• [DIRECTIONS] Could you copy every line of the listing below word for word, leaving out the pictures?

=-=-=-=-=

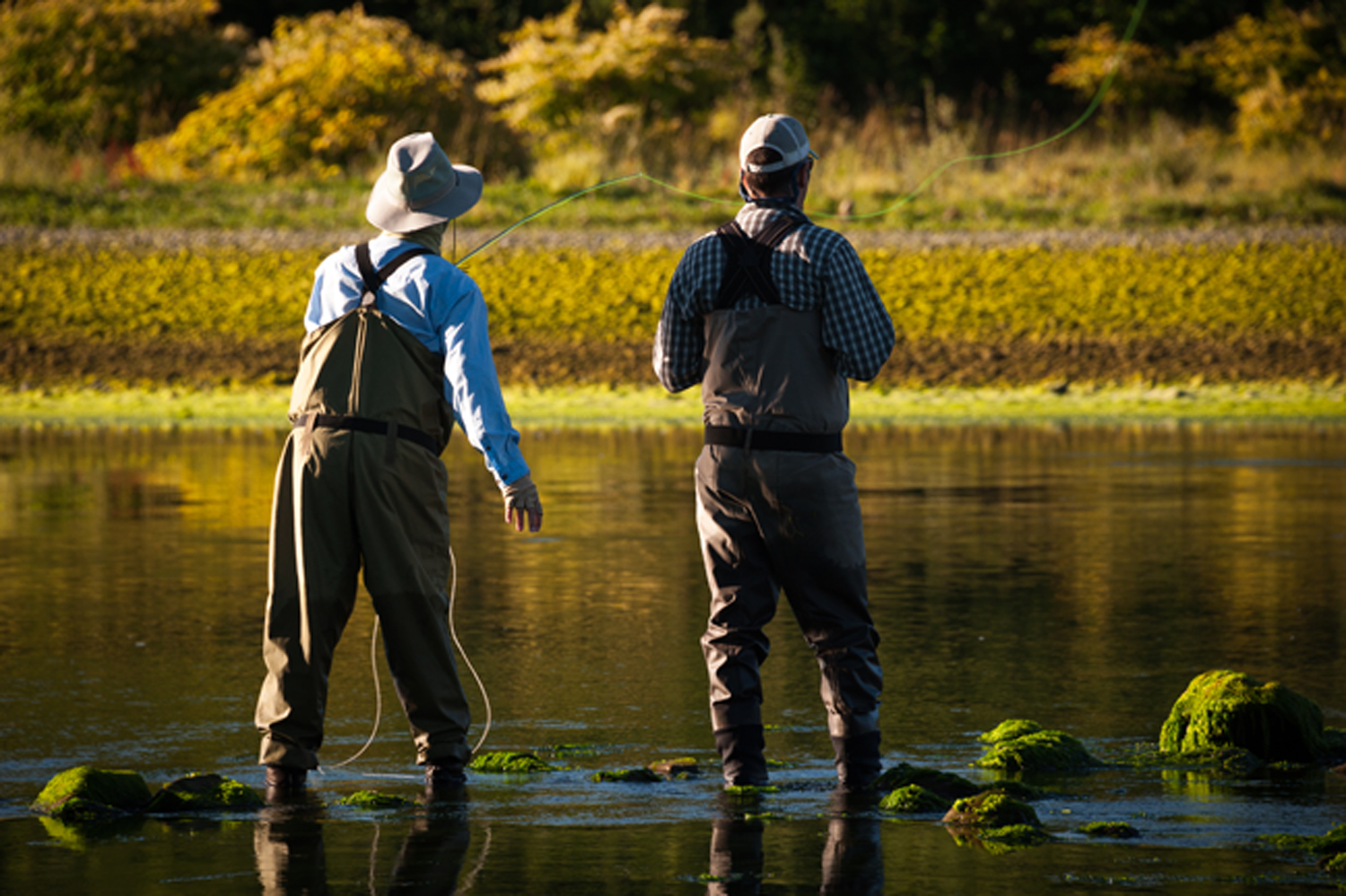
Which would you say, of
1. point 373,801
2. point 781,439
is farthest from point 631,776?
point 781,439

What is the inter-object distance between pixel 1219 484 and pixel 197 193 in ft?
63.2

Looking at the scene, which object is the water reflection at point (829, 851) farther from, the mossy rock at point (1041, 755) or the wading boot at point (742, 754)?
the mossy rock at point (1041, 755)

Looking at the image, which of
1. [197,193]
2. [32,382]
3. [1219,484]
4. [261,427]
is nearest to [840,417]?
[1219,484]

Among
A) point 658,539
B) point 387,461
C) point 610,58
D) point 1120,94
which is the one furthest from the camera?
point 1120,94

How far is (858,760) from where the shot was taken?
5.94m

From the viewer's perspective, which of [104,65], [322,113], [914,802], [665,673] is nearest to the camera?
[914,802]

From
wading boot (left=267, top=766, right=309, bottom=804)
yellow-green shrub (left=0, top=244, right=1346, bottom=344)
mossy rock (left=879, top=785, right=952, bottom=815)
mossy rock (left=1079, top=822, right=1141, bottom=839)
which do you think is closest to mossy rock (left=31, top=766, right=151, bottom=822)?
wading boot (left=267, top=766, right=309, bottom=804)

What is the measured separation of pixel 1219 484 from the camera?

=-=-=-=-=

• [TASK RESPONSE]
Which would you say, of
1. point 373,801
2. point 781,439
is farthest from point 631,776?
point 781,439

What is the inter-object distance between pixel 1219 484 and pixel 197 193 in ft?
63.2

Looking at the scene, which object is the water reflection at point (829, 851) farther from, the mossy rock at point (1041, 755) or the wading boot at point (742, 754)?
the mossy rock at point (1041, 755)

Looking at the image, which of
1. [197,193]
2. [32,382]
3. [1219,484]
4. [261,427]
is nearest to [840,417]?
[1219,484]

Among
A) point 658,539
B) point 387,461
C) point 610,58
D) point 1120,94
which is the one furthest from the camera?
point 1120,94

How far is (858,760) from where the shot was taken?
5.94m

From the viewer's perspective, which of [104,65], [322,113], [914,802], [665,673] is nearest to the camera?
[914,802]

From
wading boot (left=267, top=766, right=309, bottom=804)
yellow-green shrub (left=0, top=244, right=1346, bottom=344)
mossy rock (left=879, top=785, right=952, bottom=815)
mossy rock (left=1079, top=822, right=1141, bottom=839)
which do you think is closest to mossy rock (left=31, top=766, right=151, bottom=822)?
wading boot (left=267, top=766, right=309, bottom=804)

What is the measured separation of pixel 1219 484 from the camera?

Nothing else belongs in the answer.